Welcome to your low-wage clerking future, Tucson!

The entire affair has been a comedy of public-relations disasters, with the climax coming last week when an Eastbourne rep told the Star's Rob O'Dell she knew nothing about a memo that, it later turned out, was a collaborative work between Eastbourne officials and Mayor Bob Walkup's office. Big credibility boost there, gang!

Nonetheless, it appears a deal is in the offing: Eastbourne is going to get its variance, allowing the big-box grocery to move in. In exchange, they'll kick in somewhere around a half-million in job-training dollars, which will help people learn how to work cash registers and computers to manage inventory, according to Ward 5 Councilman Steve Leal.

Still to come: How much money the city can squeeze out of KB Homes for school construction.

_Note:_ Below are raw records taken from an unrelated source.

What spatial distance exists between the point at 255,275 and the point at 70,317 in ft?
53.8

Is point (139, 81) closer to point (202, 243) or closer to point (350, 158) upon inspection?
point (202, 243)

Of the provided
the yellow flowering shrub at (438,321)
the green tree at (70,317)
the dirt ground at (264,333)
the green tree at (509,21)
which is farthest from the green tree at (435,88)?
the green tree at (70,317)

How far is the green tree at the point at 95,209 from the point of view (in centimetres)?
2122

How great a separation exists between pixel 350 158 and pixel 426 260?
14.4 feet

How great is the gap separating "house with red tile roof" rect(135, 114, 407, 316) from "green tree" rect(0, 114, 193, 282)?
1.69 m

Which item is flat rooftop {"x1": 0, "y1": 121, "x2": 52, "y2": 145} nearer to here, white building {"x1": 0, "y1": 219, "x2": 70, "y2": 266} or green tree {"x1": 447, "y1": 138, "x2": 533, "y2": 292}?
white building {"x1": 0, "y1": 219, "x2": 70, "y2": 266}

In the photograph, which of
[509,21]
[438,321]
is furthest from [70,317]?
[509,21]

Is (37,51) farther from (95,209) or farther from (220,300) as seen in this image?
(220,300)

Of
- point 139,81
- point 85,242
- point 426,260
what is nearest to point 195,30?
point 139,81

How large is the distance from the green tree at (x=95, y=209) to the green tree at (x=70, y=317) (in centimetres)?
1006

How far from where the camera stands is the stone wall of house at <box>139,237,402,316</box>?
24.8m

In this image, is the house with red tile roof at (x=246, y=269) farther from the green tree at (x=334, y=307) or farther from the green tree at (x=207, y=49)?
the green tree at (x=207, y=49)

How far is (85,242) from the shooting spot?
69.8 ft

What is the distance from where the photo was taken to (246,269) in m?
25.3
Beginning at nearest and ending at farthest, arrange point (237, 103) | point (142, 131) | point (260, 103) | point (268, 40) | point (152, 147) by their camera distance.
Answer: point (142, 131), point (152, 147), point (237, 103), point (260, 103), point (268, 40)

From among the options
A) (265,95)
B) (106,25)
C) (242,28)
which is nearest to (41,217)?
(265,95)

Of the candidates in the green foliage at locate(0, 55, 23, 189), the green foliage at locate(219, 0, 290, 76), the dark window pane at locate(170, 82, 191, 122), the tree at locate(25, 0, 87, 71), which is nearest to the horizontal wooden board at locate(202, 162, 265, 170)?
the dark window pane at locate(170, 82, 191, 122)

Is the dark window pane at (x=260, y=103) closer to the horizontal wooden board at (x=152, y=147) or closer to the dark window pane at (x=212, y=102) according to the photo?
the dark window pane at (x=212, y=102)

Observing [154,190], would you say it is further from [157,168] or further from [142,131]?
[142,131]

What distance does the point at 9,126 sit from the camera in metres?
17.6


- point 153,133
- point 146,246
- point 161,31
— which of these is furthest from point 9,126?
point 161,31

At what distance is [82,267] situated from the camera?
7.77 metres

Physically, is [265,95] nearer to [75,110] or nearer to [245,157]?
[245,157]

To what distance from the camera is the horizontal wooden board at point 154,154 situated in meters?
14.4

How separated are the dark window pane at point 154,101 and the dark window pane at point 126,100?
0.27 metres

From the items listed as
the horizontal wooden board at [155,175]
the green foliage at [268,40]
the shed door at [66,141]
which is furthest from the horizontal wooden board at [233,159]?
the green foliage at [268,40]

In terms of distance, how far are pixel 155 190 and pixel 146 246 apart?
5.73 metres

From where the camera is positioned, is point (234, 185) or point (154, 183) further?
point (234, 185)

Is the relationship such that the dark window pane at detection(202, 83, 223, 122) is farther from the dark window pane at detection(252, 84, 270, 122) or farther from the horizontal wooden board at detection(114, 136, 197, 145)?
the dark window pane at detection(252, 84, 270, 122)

Voters are on the march already. Pima County Recorder F. Ann Rodriguez told The Skinny that as of Monday, Aug. 14, 23,254 voters had asked to vote by mail in the Sept. 12 primary.

Most of those voters are in Congressional District 8, where 10,452 voters have requested Democratic ballots, and 8,678 voters have requested Republican ballots.

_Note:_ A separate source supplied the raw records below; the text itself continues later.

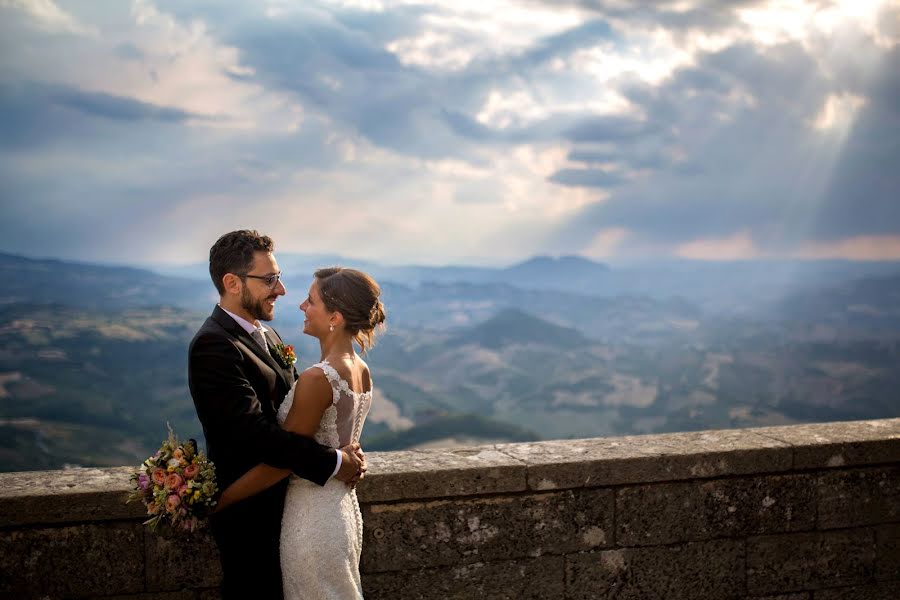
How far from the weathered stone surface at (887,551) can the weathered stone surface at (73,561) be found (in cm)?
379

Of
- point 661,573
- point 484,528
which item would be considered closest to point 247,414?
point 484,528

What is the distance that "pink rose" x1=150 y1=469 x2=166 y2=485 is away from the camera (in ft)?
8.18

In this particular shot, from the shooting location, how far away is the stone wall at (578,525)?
9.91ft

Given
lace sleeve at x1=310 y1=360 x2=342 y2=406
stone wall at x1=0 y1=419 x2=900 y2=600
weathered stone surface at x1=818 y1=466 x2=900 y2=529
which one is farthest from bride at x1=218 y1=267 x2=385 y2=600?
weathered stone surface at x1=818 y1=466 x2=900 y2=529

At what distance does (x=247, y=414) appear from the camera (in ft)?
7.77

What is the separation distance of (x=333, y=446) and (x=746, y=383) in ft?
701

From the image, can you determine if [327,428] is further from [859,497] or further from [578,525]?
[859,497]

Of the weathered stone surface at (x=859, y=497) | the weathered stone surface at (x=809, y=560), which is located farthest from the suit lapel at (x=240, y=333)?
the weathered stone surface at (x=859, y=497)

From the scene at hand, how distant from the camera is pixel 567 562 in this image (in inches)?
138

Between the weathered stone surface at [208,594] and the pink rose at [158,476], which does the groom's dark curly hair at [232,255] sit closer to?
the pink rose at [158,476]

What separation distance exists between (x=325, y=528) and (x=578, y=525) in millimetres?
1492

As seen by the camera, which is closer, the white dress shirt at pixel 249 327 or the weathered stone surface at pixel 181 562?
the white dress shirt at pixel 249 327

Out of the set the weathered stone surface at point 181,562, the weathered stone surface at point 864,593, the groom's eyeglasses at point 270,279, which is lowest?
the weathered stone surface at point 864,593

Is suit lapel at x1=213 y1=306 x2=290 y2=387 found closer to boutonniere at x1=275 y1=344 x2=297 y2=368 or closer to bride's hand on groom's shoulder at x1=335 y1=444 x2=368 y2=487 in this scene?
boutonniere at x1=275 y1=344 x2=297 y2=368
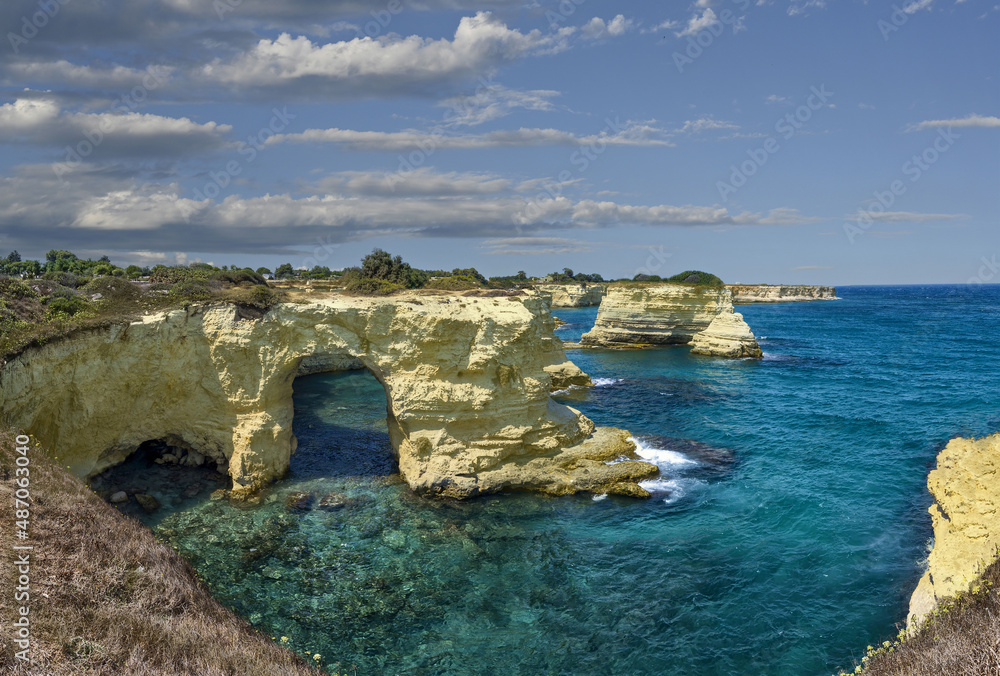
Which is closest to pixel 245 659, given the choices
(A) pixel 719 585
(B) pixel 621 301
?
(A) pixel 719 585

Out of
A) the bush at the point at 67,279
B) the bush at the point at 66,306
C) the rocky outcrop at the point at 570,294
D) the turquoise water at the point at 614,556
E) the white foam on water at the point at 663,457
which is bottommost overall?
the turquoise water at the point at 614,556

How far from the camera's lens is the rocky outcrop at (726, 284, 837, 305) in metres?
169

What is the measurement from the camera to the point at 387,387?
23.1 m

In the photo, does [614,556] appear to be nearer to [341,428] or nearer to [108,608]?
[108,608]

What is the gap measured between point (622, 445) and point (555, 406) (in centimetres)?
347

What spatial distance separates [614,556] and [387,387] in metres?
11.1

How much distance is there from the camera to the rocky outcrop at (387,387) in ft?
68.9

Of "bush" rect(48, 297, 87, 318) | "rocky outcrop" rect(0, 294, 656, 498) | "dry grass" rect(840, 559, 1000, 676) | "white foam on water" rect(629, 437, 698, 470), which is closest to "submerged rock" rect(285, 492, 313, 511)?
"rocky outcrop" rect(0, 294, 656, 498)

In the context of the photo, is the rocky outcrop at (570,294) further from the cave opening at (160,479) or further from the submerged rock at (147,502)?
the submerged rock at (147,502)

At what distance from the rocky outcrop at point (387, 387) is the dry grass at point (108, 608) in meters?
8.40

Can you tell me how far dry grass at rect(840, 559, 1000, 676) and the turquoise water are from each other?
10.3ft

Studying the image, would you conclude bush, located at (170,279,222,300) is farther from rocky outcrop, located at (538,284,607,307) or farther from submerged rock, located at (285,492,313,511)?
rocky outcrop, located at (538,284,607,307)

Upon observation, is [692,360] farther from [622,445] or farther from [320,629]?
[320,629]

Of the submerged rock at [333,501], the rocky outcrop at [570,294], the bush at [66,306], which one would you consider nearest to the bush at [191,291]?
the bush at [66,306]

Early voting now accounts for about half of the ballots cast in local elections. Much of that is driven by candidates, who invite supporters to fill out cards that the campaigns then drop off en masse at the County Recorder's Office. That way, they can track the early ballots and make sure their literature and phone calls hit at the same time as the early ballots.

Which candidates are delivering the most early-ballot requests this year? Rodriguez says it's Gabby Giffords and Patty Weiss on the Democratic side, and Mike Hellon, with a smattering of Randy Graf, on the GOP side. She hadn't seen anything from Republican Steve Huffman yet--which is kinda odd, given that Huffman has led the fundraising race among the GOP candidates. What's he waiting for? Is he saving all that money for the general election? Because he might not make it that far.

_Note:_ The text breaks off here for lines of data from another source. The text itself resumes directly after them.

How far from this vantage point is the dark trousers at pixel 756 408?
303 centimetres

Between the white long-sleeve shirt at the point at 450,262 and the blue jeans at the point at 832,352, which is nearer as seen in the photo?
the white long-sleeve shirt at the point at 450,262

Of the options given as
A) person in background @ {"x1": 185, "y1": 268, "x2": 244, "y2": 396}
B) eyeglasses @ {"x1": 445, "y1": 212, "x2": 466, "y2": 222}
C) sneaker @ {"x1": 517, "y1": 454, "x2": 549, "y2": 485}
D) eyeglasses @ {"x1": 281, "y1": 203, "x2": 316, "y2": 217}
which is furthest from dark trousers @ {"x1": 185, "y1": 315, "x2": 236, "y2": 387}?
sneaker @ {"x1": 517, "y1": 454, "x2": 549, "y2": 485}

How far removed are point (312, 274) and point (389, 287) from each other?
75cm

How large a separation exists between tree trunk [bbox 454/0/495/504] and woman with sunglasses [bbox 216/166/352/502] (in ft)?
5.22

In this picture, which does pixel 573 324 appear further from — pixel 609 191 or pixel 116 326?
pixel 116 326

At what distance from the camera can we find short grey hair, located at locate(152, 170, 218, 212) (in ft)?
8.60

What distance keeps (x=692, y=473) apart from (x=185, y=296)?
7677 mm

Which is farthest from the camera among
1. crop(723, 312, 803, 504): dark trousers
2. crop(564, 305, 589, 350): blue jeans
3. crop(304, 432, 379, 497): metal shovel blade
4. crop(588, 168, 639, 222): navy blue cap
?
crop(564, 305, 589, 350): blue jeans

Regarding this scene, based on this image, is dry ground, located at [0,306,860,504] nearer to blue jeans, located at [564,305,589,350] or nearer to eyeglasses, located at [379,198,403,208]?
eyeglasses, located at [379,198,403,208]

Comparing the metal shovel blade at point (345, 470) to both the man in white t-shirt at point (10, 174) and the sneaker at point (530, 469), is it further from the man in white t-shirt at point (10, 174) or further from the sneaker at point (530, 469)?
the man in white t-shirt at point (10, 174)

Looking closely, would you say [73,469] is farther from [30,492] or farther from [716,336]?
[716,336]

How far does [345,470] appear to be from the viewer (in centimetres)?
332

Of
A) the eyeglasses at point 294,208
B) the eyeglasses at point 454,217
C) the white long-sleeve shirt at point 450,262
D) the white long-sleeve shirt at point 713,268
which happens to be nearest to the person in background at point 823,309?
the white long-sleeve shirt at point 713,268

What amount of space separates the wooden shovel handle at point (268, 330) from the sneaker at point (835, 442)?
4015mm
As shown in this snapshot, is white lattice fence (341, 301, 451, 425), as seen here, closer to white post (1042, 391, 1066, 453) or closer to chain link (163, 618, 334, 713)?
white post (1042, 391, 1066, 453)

To request your early ballot, call 740-4330.


Still trying to decide which candidate you're supporting in the Congressional District 8 primary? Arizona Illustrated is hosting debates featuring all the candidates over the next two weeks.

Republican candidates Frank Antenori, Randy Graf, Mike Hellon, Steve Huffman and Mike Jenkins square off this Friday, Aug. 18, in a special one-hour edition of Arizona Illustrated beginning at 6:30 p.m. on KUAT Channel 6. Moderators are Arizona Illustrated's Bill Buckmaster, Skinny scribe Jim Nintzel and Ann Brown of the Arizona Daily Star.

The following Friday, Aug. 25, will feature Democratic candidates Gabrielle Giffords, Bill Johnson, Jeff Latas, Alex Rodriguez, Francine Shacter and Patty Weiss. Moderator Buckmaster will be joined by Mark Kimble of the Tucson Citizen and Ernesto Portillo Jr. of the Arizona Daily Star. The one-hour special will also start at 6:30 p.m.